Keeping this in perspective, the Bible makes clear that I'm to pay attention most of all to believers who are living out lives of love - giving of their time, efforts and resources (e.g. 1 Corinthians 16:15-18). This makes sense; it's a lot easier to listen to someone who's doing instead of those who merely think they know how everyone else should be doing it.
#10. World. If you were counting, all that remains for this section are non-believers. I can listen to these individuals, some of whom may be acquaintances or friends, but only with great care. While the world can offer up nuggets of wisdom and statements of truth, this is not where I'm supposed to be going first or, in many cases, at all.
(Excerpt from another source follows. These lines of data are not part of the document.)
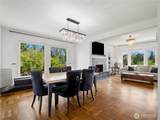 16427 109th Avenue - Photo 8
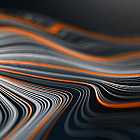 Episode 326: Monoteq & Collioure, Medianoche, Lux Experience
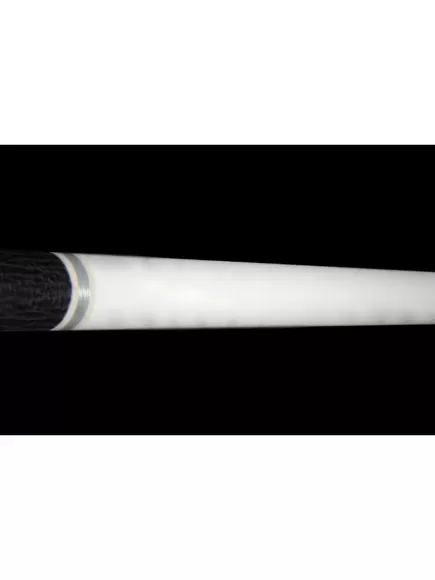 Cơ Bida Lỗ Fury CA-01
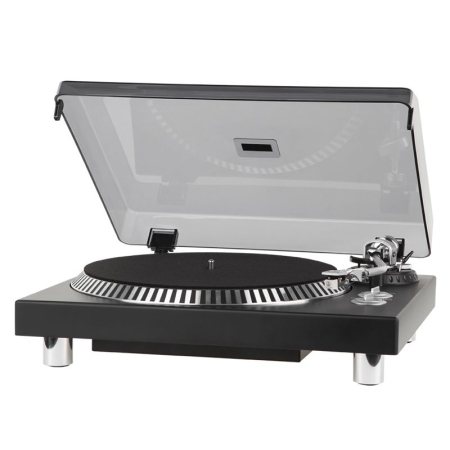 PICK-UP TT-602 KRUGER&MATZ [1]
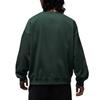 Jordan Brooklyn Fleece Comfortable Round Neck Sweatshirt Men Tops IM6318-327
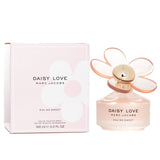 Marc Jacobs Daisy Love Daisy Love Eau So Sweet Eau De Toilette Spray 100ml - DETAIL-1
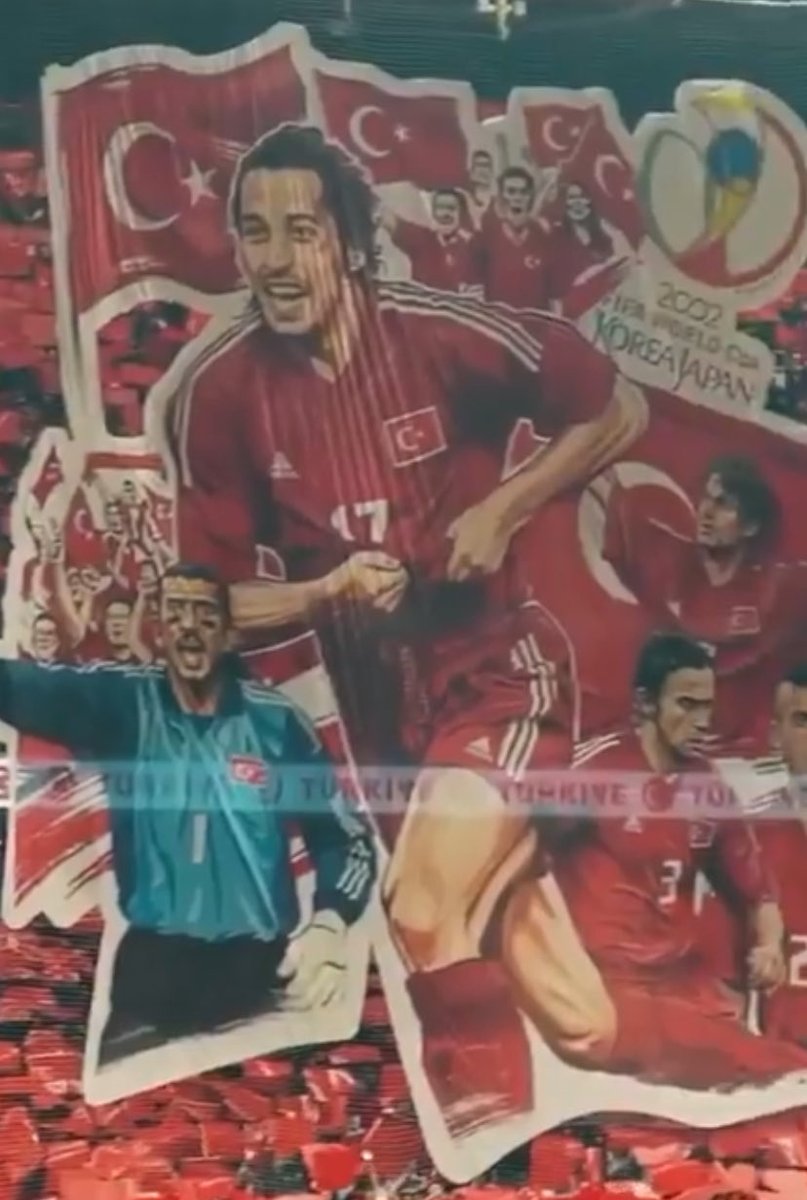 Kurşun Kalem tweet media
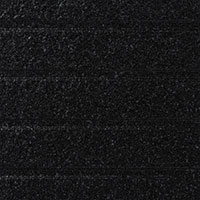 グラナート　アンデサイト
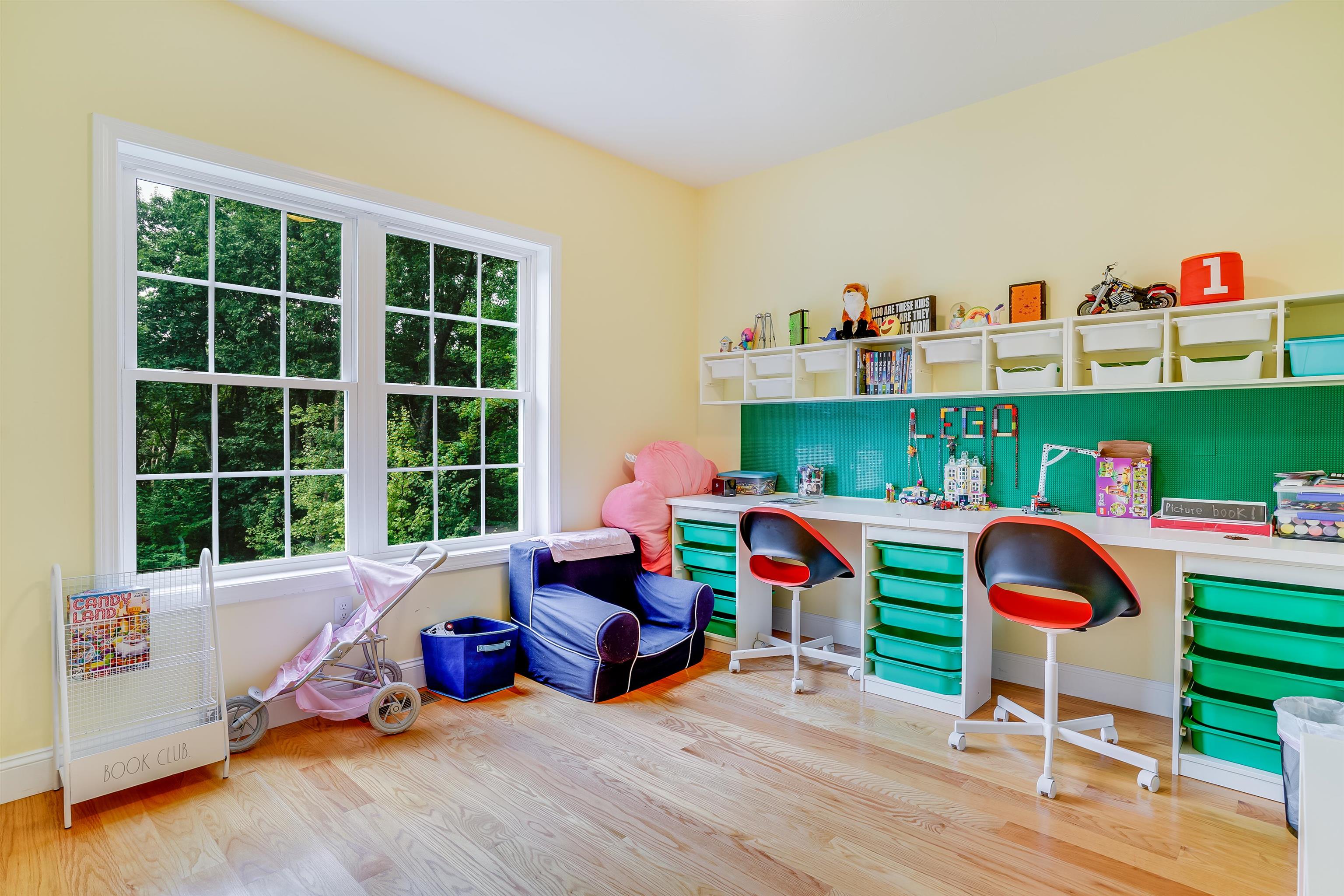 63 Northland Road, Unit 810 Windham, NH 03087 - Photo 19 of 40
Wherein it doesn't cause me to sin or compromise, I can listen to the world's advice and recommendations and consider their point of view. Having met these conditions I may even carefully embrace some of it in an effort to "live in peace with all men." But holiness must remain my primary goal.
Subtly, or not, the world and its way of thinking is at war with who I am in Christ and what God wants me to be.
Advice from an enemy, or those who hate you, is to always be suspect and it's necessary that we constantly view input from non-believers through such a lens. If truth is in their words we must rely on the Holy Spirit to help us distinguish it as such or discard it as worthless and contrary to God's word and plan (John 16:13).
There's good reason this category is last. When any, or many, of those higher in this list express something to the contrary or in agreement, it often makes it easier to recognize or confirm these worldly words as being truth or error.
Your list may vary somewhat, especially within the subcategories that give more personal specifics to each of the major headings examined. Judge wisely who you are listening to and where you are seeking advice. Also think carefully before giving counsel to others and consider where they may place you in their personal list of influence.